Blessed with waters of stunning clarity and included in one of the rigorously protected “Green Zones” of the Great Barrier Reef Marine Park, Lady Elliot Island is another mecca for snorkelers. This coral cay offers wonderful opportunities to get an up-close look at the diversity of corals that construct the reef, as well as look for barracudas, sea turtles, sharks, and other denizens. You’ll also get perspective on Great Barrier geography, snorkeling at its southernmost frontier.

OTHER AREAS

Ningaloo Reef
This is the lesser-known, west-coast counterpart of the Great Barrier Reef. The Ningaloo is a fringing reef—Australia’s longest, in fact—stretching 160 miles along the semi-arid North West Cape of Western Australia. It is most famous for the enormous whale sharks that visit the reef in the austral autumn; these wide-mouthed, heavily spotted creatures, which feed on plankton and other small creatures, are the world’s largest fish, occasionally reaching lengths of 50 feet.

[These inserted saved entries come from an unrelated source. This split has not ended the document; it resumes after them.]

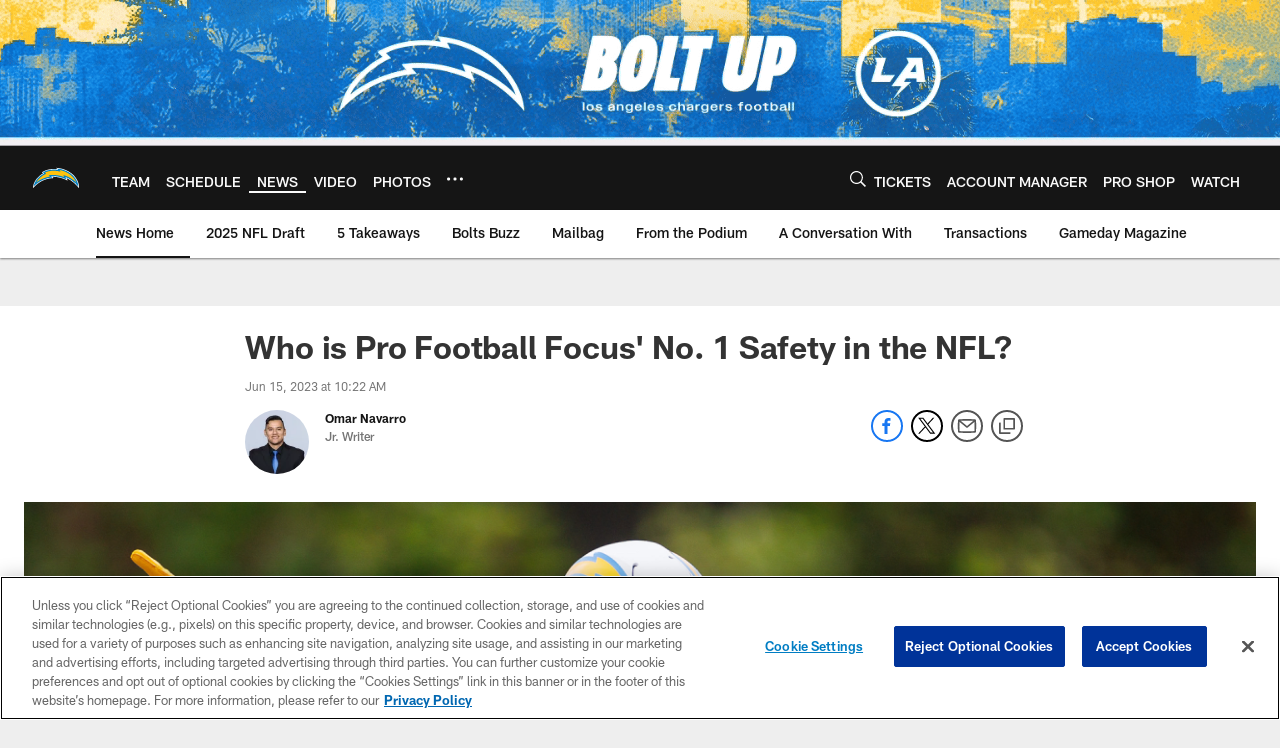

--- FILE ---
content_type: text/html; charset=utf-8
request_url: https://www.google.com/recaptcha/api2/aframe
body_size: 267
content:
<!DOCTYPE HTML><html><head><meta http-equiv="content-type" content="text/html; charset=UTF-8"></head><body><script nonce="oxHiSrmF0AZlhD1O8B6I6w">/** Anti-fraud and anti-abuse applications only. See google.com/recaptcha */ try{var clients={'sodar':'https://pagead2.googlesyndication.com/pagead/sodar?'};window.addEventListener("message",function(a){try{if(a.source===window.parent){var b=JSON.parse(a.data);var c=clients[b['id']];if(c){var d=document.createElement('img');d.src=c+b['params']+'&rc='+(localStorage.getItem("rc::a")?sessionStorage.getItem("rc::b"):"");window.document.body.appendChild(d);sessionStorage.setItem("rc::e",parseInt(sessionStorage.getItem("rc::e")||0)+1);localStorage.setItem("rc::h",'1768847779937');}}}catch(b){}});window.parent.postMessage("_grecaptcha_ready", "*");}catch(b){}</script></body></html>

--- FILE ---
content_type: text/javascript; charset=utf-8
request_url: https://auth-id.chargers.com/accounts.webSdkBootstrap?apiKey=4_6x6s2C3TXf5MXroCOaiaiA&pageURL=https%3A%2F%2Fwww.chargers.com%2Fnews%2Fpro-football-focus-derwin-james-best-safety&sdk=js_latest&sdkBuild=18435&format=json
body_size: 421
content:
{
  "callId": "019bd78af91b7b07af10c3244686d213",
  "errorCode": 0,
  "apiVersion": 2,
  "statusCode": 200,
  "statusReason": "OK",
  "time": "2026-01-19T18:36:07.845Z",
  "hasGmid": "ver4"
}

Despite their imposing size, whale sharks are harmless to human beings—though anything of such bulk must be treated with respect, of course. Another filter-feeding gentle giant common to the Ningaloo is the manta ray, an enormous, black-and-white beast that often feasts on its miniscule prey in swooping loops, and sometimes leaps dramatically from the water.

These and other big creatures—like the dugong (an elephantine underwater grazer), humpback whales, sea turtles, and tiger sharks—may attract the most attention, but the Ningaloo Reef is also a place of wrasses, shrimp, and eels. It’s an excellent destination for the snorkeler, considering the coral shelves often begin quite close to the shore.

Rottnest Island
One attraction of Rottnest Island—which formerly housed an Aboriginal prison and internment camps from the two World Wars—is its close proximity to Western Australia’s big, vibrant capital of Perth: The Island is but 12 miles offshore. It supports rich coral and seagrass habitat, as well as a full roster of marine organisms: from tailors, butterfly fish, and western rock lobsters to Australian sea lions, bottlenose dolphins, and humpback whales.

Cars are prohibited on Rottnest Island; snorkelers can travel between the prime sites by bicycle or foot, which makes this destination a particularly refreshing and vigorous one—above and below the water.